Biomarkers for predicting outcomes in chronic kidney disease.
Review
Overview
abstract
PURPOSE OF REVIEW: Current biomarkers for chronic kidney disease (CKD) are limited by lack of sensitivity and inability to prognosticate CKD progression. Significant recent research has better characterized novel biomarker candidates that are associated with CKD progression and cardiovascular mortality in CKD. This review discusses the most significant advances within the past year. RECENT FINDINGS: We discuss biomarkers for outcomes in CKD under two categories: emerging (defined as having been validated in an independent cohort), which include serum cystatin C, serum β-trace protein, β2-microglobulin, soluble urokinase-type plasminogen activator receptor, soluble tumor necrosis factor receptors 1/2, urinary monocyte chemotactic protein-1, neutrophil gelatin-associated lipocalin, kidney injury molecule-1, and fibroblast growth factor-23; and novel (which have shown associations in smaller observational studies but have not been validated yet), which include indoxyl sulfate, p-cresyl sulfate, trimethylamine-N-oxide, IL-18, Klotho, markers of endothelial dysfunction, vimentin, and procollagen type III N-terminal propeptide.
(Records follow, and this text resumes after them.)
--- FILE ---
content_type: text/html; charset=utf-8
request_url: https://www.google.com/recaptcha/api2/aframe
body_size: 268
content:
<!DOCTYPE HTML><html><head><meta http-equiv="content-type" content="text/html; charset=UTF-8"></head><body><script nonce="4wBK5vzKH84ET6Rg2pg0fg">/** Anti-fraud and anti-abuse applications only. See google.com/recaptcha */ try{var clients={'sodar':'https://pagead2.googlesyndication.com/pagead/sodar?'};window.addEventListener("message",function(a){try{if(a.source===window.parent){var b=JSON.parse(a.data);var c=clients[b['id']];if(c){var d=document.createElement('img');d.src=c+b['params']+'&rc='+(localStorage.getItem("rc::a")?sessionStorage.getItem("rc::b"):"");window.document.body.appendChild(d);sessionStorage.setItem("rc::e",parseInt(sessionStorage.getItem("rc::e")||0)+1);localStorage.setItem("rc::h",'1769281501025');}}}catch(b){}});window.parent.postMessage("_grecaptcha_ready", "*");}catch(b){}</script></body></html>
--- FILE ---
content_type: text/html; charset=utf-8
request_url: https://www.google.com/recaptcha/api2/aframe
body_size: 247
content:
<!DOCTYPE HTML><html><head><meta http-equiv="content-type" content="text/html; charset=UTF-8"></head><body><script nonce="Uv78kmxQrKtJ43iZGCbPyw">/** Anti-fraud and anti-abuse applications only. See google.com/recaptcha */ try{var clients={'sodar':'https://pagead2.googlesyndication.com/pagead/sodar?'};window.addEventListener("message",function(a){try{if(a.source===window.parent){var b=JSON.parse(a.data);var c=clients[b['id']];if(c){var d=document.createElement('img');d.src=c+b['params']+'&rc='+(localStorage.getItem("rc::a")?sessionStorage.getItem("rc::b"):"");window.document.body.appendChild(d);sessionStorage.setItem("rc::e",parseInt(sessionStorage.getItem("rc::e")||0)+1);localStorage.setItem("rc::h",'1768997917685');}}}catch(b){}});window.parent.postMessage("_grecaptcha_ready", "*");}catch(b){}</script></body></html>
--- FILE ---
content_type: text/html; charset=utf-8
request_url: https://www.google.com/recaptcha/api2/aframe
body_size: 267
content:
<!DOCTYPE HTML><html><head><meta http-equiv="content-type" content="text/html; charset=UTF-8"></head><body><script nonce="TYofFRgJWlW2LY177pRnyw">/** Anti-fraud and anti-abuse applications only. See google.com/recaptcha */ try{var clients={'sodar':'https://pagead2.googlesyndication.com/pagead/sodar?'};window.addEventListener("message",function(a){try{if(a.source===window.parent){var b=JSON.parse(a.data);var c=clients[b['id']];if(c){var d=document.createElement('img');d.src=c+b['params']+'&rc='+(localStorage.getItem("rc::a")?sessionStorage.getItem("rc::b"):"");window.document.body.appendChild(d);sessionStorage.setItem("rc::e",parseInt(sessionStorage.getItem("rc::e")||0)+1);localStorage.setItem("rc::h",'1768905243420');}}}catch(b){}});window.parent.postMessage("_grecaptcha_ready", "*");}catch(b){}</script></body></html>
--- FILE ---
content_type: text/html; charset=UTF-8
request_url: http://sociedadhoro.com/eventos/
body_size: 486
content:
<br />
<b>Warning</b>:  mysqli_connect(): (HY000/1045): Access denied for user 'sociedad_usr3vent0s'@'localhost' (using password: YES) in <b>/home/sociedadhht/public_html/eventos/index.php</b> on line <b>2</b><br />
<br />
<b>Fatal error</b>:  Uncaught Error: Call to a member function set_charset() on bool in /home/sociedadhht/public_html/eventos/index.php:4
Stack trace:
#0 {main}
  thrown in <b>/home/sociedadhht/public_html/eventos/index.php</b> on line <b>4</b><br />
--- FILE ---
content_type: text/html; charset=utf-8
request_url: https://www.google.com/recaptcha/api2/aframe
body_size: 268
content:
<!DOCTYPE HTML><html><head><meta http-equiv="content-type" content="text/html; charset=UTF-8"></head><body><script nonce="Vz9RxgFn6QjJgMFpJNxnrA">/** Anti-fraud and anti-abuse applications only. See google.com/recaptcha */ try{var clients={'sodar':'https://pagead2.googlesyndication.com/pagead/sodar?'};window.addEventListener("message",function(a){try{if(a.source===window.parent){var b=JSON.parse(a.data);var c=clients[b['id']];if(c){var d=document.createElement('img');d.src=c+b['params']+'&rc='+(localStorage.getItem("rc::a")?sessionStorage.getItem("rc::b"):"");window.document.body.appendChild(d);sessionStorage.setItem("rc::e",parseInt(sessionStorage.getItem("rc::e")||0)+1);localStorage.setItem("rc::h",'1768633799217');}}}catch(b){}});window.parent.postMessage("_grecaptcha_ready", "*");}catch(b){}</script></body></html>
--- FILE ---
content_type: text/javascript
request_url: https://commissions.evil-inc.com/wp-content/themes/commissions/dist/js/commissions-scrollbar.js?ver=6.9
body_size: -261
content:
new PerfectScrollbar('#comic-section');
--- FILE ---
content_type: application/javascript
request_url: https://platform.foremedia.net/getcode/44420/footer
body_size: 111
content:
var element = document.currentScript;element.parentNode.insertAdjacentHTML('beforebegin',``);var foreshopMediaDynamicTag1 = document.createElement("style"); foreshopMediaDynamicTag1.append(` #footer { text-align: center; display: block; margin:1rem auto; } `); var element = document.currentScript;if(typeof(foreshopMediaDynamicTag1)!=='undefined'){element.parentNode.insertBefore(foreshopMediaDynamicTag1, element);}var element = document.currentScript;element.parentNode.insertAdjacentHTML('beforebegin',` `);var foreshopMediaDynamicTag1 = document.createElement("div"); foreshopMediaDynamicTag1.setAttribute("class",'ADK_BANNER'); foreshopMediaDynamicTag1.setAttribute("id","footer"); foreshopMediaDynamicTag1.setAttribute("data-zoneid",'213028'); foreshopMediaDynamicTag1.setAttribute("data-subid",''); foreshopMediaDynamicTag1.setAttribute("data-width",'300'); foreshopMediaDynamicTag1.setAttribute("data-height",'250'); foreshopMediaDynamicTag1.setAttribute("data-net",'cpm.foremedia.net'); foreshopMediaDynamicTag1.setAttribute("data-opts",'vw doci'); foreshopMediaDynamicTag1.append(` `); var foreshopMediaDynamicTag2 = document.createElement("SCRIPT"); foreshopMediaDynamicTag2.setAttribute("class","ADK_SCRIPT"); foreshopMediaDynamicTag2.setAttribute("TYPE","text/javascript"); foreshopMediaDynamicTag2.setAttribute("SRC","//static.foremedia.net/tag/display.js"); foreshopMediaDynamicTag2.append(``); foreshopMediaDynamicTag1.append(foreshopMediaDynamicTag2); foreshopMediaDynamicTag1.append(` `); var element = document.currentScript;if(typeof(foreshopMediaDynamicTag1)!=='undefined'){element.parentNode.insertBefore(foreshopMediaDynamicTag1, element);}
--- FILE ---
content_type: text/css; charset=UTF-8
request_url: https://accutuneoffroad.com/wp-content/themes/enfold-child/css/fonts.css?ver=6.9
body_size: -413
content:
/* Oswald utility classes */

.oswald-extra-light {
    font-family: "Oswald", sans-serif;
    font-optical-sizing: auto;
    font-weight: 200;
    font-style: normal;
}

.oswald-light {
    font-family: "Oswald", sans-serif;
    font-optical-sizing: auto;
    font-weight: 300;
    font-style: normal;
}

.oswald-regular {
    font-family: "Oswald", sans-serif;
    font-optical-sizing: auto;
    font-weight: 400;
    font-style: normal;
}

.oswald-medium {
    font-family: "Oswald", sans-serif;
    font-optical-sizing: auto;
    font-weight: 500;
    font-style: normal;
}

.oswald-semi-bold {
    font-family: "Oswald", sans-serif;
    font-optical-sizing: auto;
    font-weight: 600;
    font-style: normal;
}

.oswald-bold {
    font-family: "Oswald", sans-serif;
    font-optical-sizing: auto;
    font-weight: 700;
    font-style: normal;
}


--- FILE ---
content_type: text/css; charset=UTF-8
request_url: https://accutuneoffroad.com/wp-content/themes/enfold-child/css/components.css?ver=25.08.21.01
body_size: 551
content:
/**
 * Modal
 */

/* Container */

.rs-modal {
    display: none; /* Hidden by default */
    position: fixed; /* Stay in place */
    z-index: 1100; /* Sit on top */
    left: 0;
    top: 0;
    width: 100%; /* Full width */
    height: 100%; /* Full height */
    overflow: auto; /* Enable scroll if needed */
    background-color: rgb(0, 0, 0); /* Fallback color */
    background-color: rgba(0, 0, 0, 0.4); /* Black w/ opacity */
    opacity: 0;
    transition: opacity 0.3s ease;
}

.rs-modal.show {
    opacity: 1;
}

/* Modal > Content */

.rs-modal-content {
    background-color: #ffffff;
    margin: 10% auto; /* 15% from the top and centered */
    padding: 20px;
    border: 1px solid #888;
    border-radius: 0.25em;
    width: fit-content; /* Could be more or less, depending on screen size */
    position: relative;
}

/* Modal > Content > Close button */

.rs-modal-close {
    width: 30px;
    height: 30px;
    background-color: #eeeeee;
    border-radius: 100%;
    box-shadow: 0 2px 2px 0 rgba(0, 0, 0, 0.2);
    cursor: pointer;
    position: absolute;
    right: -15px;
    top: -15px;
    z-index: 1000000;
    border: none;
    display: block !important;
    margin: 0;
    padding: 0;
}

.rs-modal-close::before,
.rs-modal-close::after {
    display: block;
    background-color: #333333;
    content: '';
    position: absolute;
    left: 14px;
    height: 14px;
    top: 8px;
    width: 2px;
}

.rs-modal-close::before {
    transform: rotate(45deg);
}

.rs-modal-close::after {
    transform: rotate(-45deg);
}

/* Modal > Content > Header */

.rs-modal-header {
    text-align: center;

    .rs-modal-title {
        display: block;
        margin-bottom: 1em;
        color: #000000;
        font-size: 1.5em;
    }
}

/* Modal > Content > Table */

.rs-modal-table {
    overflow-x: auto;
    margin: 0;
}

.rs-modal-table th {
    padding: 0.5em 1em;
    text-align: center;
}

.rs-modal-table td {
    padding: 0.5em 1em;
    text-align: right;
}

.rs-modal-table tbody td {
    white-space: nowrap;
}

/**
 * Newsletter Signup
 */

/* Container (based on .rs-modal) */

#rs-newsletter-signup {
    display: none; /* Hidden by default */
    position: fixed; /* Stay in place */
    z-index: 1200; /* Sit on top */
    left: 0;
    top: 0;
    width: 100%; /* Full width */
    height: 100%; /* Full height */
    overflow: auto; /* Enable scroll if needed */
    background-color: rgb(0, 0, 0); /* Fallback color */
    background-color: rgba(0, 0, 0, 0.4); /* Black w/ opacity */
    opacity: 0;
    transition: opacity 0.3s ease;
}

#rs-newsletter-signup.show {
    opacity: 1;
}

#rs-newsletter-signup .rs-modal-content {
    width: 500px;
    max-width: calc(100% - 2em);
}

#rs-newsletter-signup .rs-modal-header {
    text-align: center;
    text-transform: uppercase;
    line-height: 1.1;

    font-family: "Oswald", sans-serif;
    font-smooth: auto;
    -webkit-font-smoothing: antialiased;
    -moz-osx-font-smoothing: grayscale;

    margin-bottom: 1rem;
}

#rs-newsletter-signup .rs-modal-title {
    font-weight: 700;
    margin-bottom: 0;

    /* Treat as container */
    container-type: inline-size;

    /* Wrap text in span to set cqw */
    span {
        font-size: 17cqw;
Further, we also discuss future directions for biomarker research including unbiased -omics approaches. SUMMARY: There are a number of promising biomarkers that can better prognosticate outcomes in and progression of CKD. Further research is warranted to examine whether these biomarkers validate independently as well, and if their incorporation improves clinical practice or trial enrollment.